= SUPPLIED TEXT =

Why is it a mistake? The issue of the accountability of bishops is a difficult one. Most of the discussion in recent years has focused on this issue through the lens of the clergy sex abuse crisis. Bishop after bishop was seen to have mishandled charges of child sex abuse by members of the clergy. This was galling, to be sure. Since the adoption by the U.S. bishops of the Dallas Charter on child protection, which set forth the promise of the bishops not to tolerate clergy sex abuse, and the explicit means for fulfilling that promise, such dereliction of responsibility is worse than galling. This is why there has been such a clamor for the removal of Kansas City, Mo., Bishop Robert Finn. It is not just that Finn violated the civil law, which he did. He violated the Dallas Charter and thus questioned the commitment of the bishops to keep their own promises. He should have resigned the day he pleaded guilty for failing to report an instance of clergy sex abuse. The good people of Kansas City -- and the whole country and, indeed, the world -- are still waiting for the Holy See to remove him.

No one has charged Archbishop Cordileone with failing to live up to the Dallas Charter. The complainants who took out the full-page ad charge that he has fostered "an atmosphere of division and intolerance." This is a grave charge indeed, but it is important, actually vital, to distinguish such a charge from the charge of violating the Dallas Charter and failing to protect children. The stain of clergy sex abuse is unique in the life of the Church in recent years. No issue has done more to wound the Church and compromise the bishops' spiritual authority. But if tomorrow, every bishop really did live out the promises of the Dallas Charter, and most do, there would still be bishops who are not up to the job. What is to be done about such cases?

= GIVEN MATERIAL =
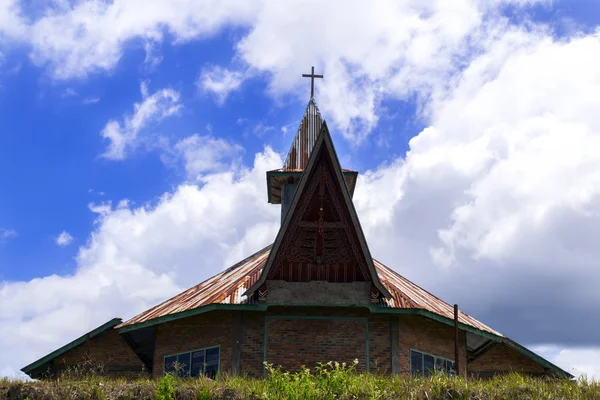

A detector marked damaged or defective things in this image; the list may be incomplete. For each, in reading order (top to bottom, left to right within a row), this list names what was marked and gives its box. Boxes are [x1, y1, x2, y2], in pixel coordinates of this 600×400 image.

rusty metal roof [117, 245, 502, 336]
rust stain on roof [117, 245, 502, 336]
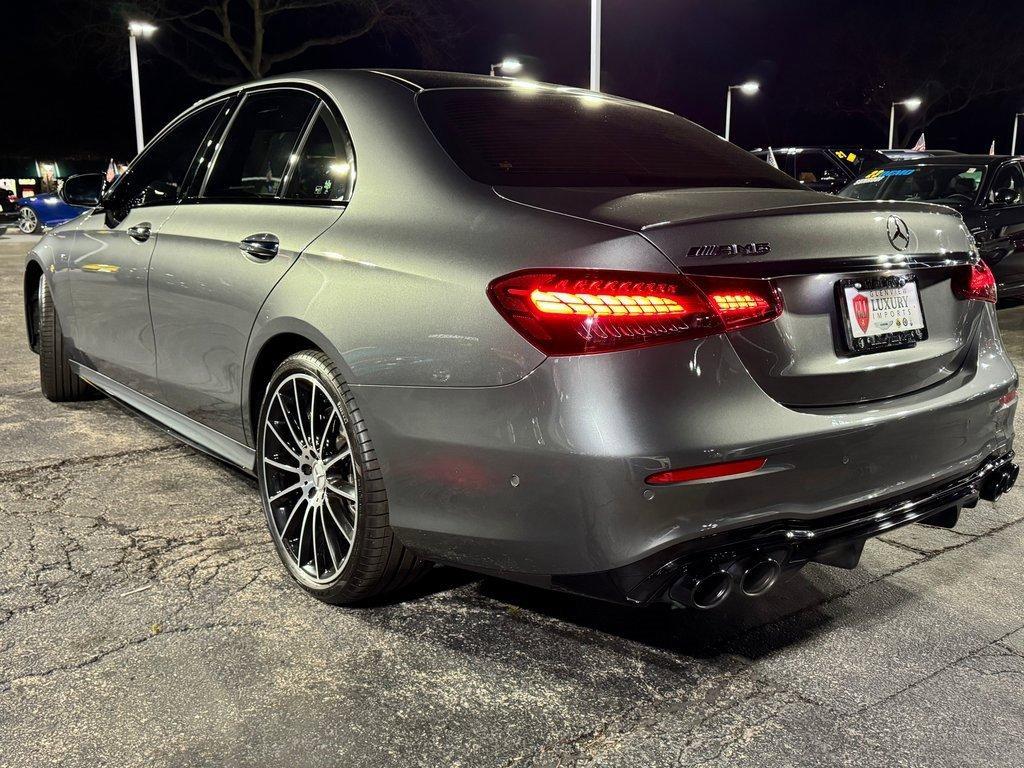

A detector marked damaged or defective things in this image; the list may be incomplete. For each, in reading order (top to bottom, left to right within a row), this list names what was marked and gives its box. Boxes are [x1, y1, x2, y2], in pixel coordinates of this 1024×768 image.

= GOAL =
Change the passage on the accountability of bishops, beginning with "No one has charged" and stopping after "about such cases?", so that "newspaper advertisement" takes the place of "full-page ad".

= CORRECT RESPONSE =
No one has charged Archbishop Cordileone with failing to live up to the Dallas Charter. The complainants who took out the newspaper advertisement charge that he has fostered "an atmosphere of division and intolerance." This is a grave charge indeed, but it is important, actually vital, to distinguish such a charge from the charge of violating the Dallas Charter and failing to protect children. The stain of clergy sex abuse is unique in the life of the Church in recent years. No issue has done more to wound the Church and compromise the bishops' spiritual authority. But if tomorrow, every bishop really did live out the promises of the Dallas Charter, and most do, there would still be bishops who are not up to the job. What is to be done about such cases?